Friday, 19 December 2014
NEWSLINK: More Tigers Are Dying in India—but the Future’s Looking Brighter
Poaching is down, and a rise in natural deaths may indicate that the big cats are thriving.
December 04, 2014 By John R. Platt
John R. Platt covers the environment, technology, philanthropy, and more forScientific American, Conservation, Lion, and other publications.
The body of a Bengal tiger was found on Sunday in India’s Pench National Park, the site that inspired Rudyard Kipling’s classic collection The Jungle Book. Although wildlife officials initially said they did not suspect that poachers killed the tiger—which had probably been dead for four days before it was discovered—they later conceded they were not ruling out the possibility.
What we know, however, is that the animal was the 54th tiger found dead in India this year.
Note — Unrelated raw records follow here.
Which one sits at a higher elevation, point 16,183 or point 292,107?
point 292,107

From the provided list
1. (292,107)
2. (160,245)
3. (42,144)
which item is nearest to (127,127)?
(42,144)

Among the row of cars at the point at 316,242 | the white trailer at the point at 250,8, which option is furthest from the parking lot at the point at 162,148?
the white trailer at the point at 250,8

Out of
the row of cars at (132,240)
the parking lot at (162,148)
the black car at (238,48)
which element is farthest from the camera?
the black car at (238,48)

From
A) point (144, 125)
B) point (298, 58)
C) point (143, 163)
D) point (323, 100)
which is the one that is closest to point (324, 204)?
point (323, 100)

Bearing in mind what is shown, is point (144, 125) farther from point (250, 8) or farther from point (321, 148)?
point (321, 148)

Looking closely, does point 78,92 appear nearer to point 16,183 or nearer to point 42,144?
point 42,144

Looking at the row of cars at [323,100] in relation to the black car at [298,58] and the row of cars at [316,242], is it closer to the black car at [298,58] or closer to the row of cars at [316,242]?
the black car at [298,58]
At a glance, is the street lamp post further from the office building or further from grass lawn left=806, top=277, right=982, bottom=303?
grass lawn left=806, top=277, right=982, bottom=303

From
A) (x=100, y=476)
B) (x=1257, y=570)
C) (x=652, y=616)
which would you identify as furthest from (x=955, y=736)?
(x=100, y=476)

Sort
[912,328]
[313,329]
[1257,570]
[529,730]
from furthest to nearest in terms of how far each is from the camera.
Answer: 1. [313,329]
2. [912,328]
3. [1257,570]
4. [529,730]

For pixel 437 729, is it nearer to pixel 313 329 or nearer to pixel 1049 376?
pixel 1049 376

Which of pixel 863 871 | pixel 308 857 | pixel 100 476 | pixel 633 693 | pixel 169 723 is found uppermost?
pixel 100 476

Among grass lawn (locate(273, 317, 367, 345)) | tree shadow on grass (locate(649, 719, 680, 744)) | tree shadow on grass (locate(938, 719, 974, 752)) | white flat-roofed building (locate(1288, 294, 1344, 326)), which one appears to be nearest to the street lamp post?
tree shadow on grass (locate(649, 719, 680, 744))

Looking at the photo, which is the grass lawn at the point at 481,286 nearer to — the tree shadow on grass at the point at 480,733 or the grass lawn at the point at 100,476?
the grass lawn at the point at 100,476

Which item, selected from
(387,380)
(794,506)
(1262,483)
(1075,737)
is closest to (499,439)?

It followed closely on the heels of another dead tiger that was discovered in the Corbett Tiger Reserve on Nov. 28. The cause of that death has also not been determined.
It has been a deadly four years for tigers in India. On Nov. 26, environment minister Prakash Javadekar announced that 274 tigers have been found dead in the country since the beginning of 2011. With the latest two fatalities, the number is now 276. This represents a 53 percent spike in tiger deaths from 2006 to 2010, nearly three times the number of tigers reported dead between 2002 and 2006.